Nada esperábamos del discurso de Alberto Fernández. Luego de más de un año desde que asumió la presidencia, su palabra se devaluó mucho más que el peso. Pero confieso que su capacidad de mentir todavía pudo asombrarme. También su absoluta falta de dignidad, que le permite casi en la misma oración decir que quiere ser recordado por la historia como el presidente que unió a los argentinos y denunciar a todo el que lo critica como un agente del odio y los poderes concentrados.
Fueron dos horas de un texto anodino leído trabajosamente, que en ningún momento despertó el entusiasmo ni de los legisladores y funcionarios del oficialismo. No tuvo grandeza, generosidad, espíritu convocante. No fue el discurso de un presidente, sino una mera diatriba partidaria de muy baja estofa, que cuando no se embarcaba en la gris enumeración de iniciativas menores, como si se tratara de un inventario burocrático, apelaba a la más brutal agresión hacia sus adversarios.
Sobre todo, no miró hacia el futuro. Formuló más de una vez un catálogo de buenas intenciones, en especial en materia económica, pero no explicó como haría para lograr esas metas. Quizás crea que la mera enunciación de un deseo basta para que se concrete. No hubo siquiera una línea definida, un rumbo, aunque fuera vago. ¿Cómo va a hacer esta Argentina quebrada para crecer sin atraer inversiones?
La confusión y las contradicciones internas de su gobierno le hacen postular la necesidad de sincerar las tarifas y al mismo tiempo prometer que serán más bajas. Sin poder tomar ninguna dirección clara, tira la pelota afuera con el anuncio de una emergencia (¡una más!) de los servicios públicos, en lugar de señalar con todas las letras que si las tarifas no las pagamos los usuarios no las van a pagar los húngaros ni los japoneses, sino todos los argentinos con más inflación por la emisión descontrolada para cubrir los subsidios. Con el gobierno de Cambiemos, se había establecido una tarifa social para que quienes tenían bajos ingresos no pagaran la totalidad de la tarifa. Eso es equitativo y racional, lo otro es pura demagogia.
El universo paralelo en el que vive le hace criticar a los que negaban la pandemia, cuando el único que negó la pandemia fue su ministro Ginés González García. O insistir en que la oposición rechazaba la vacuna rusa, siendo que lo único que pedía era que contara con los necesarios avales de la comunidad científica. O expresar, sin ponerse colorado, que aumentaron los haberes de los jubilados, a los que condenó a la miseria desde antes de la existencia de la pandemia. O fantasear con una veloz recuperación de la economía.

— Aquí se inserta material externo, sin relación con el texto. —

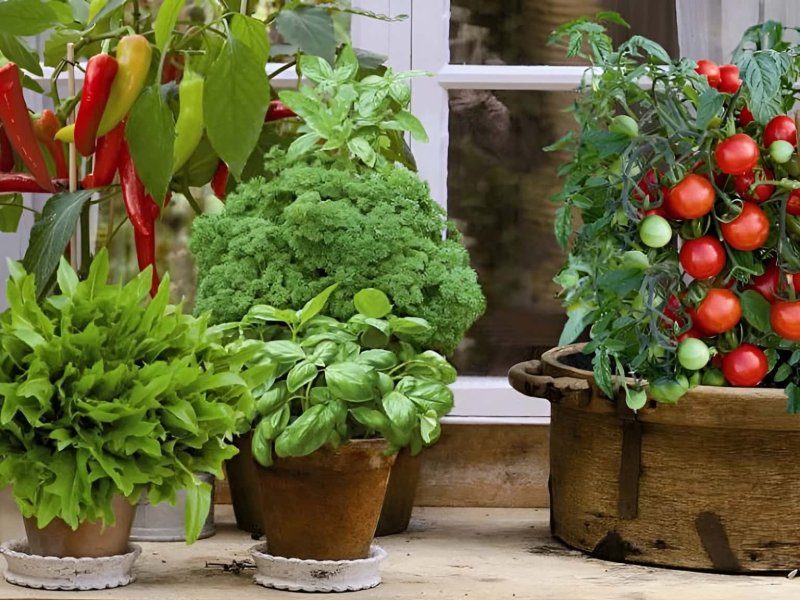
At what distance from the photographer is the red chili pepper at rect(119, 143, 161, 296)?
134 centimetres

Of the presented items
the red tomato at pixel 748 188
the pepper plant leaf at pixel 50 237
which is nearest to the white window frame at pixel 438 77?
the red tomato at pixel 748 188

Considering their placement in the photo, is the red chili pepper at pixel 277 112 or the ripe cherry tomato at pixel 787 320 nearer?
the ripe cherry tomato at pixel 787 320

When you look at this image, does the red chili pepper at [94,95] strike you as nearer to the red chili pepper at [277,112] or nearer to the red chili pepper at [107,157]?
the red chili pepper at [107,157]

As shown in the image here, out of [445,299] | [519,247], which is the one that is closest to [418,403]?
[445,299]

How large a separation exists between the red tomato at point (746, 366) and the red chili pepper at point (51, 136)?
758 mm

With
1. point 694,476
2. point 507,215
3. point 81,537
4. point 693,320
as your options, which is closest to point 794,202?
point 693,320

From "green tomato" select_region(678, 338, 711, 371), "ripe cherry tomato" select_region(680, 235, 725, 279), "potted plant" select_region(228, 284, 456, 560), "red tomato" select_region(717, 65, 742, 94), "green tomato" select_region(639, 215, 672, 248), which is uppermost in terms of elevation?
"red tomato" select_region(717, 65, 742, 94)

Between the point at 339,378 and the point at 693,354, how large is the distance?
0.36 metres

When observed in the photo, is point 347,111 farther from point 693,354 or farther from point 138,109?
point 693,354

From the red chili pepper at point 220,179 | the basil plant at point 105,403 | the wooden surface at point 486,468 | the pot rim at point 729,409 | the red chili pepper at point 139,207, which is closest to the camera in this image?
the basil plant at point 105,403

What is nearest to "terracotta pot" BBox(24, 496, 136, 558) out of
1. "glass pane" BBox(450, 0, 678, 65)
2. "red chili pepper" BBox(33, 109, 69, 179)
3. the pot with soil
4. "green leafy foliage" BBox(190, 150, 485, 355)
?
the pot with soil

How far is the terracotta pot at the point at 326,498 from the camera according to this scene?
1148 mm

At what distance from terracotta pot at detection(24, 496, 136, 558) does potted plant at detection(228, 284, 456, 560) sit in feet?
0.44

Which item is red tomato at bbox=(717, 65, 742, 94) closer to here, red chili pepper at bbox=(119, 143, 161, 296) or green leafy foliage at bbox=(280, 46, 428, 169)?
green leafy foliage at bbox=(280, 46, 428, 169)
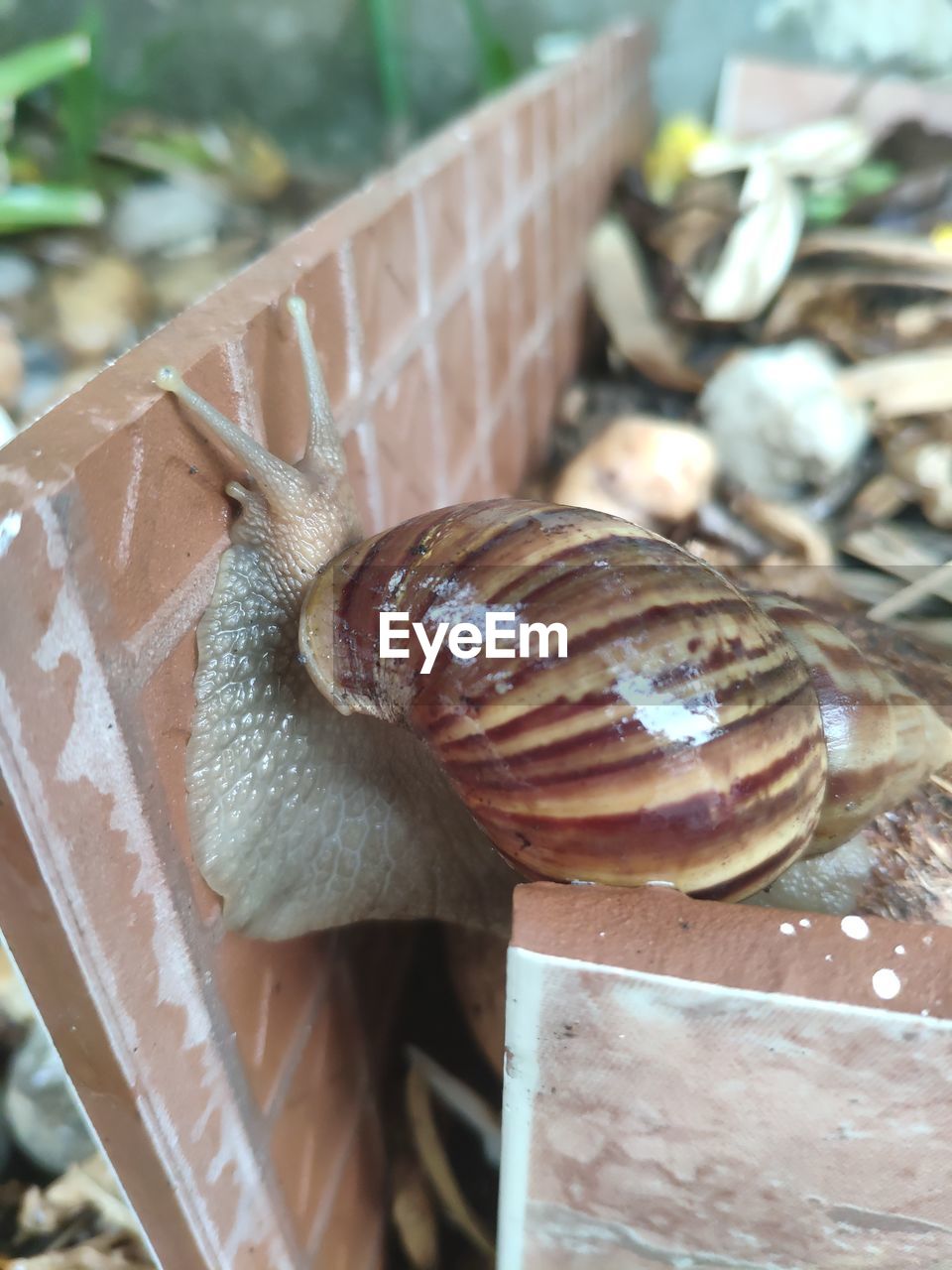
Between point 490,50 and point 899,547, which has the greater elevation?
point 490,50

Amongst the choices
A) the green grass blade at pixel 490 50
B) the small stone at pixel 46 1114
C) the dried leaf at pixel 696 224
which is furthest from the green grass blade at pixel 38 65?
the small stone at pixel 46 1114

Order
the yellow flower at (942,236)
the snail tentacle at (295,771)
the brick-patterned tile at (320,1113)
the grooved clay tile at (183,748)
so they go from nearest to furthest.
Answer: the grooved clay tile at (183,748)
the snail tentacle at (295,771)
the brick-patterned tile at (320,1113)
the yellow flower at (942,236)

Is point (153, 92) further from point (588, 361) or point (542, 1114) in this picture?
point (542, 1114)

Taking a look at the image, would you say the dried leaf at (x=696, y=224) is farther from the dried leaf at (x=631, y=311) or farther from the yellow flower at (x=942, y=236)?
the yellow flower at (x=942, y=236)

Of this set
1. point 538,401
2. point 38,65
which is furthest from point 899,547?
point 38,65

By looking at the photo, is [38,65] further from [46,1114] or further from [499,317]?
[46,1114]

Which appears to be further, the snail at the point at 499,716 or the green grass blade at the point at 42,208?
the green grass blade at the point at 42,208

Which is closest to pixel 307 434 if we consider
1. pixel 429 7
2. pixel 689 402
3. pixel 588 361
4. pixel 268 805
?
pixel 268 805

Todas estas cosas solo existen en Albertolandia.
¿A quién le habló? No a la mayoría de los argentinos, a las personas comunes que quieren saber si van a tener trabajo, si los precios no van a subir astronómicamente, si sus hijos van a tener clases. Le habló a una barra minoritaria de militantes. Tal vez por eso mencionó tantas veces las “disidencias” y tan pocas las necesidades de quienes trabajan y pagan impuestos.
El presidente de la unión de los argentinos, el peor desde que se recuperó la democracia (lo que es un mérito destacable), quiere tapar el fracaso rotundo de su gobierno con la constante apelación a Mauricio Macri. Dedicó varios minutos de su alocución para sostener que lo denunciará penalmente por el acuerdo con el FMI, que fue necesario luego del desastre económico dejado por Cristina Kirchner. Quizás se daría cuenta si leyera lo que su homónimo, Alberto Fernández, decía por aquellos años sobre el gobierno de la hoy vicepresidente.
Y en el final, el clásico ataque a la justicia independiente, disfrazado de “reforma judicial” y “lawfare”. Pero el objetivo es claro: jueces adictos que les garanticen la impunidad. Entre otras aspiraciones, ya que por ahora no puede cambiar la composición de la Corte Suprema, está la de vaciar su competencia quitándole los casos de arbitrariedad de sentencia para que los considere un nuevo e innecesario tribunal intermedio lleno de militantes.
No hubo autocrítica (solo una vaga mención al vacunatorio vip como un mero error de un ministro) ni planes. Esperábamos muy poco de este discurso presidencial. Y superó las expectativas: fue todavía peor de lo imaginado. Creo que ni siquiera llegó a indignar a la sociedad, que bostezó y siguió de largo.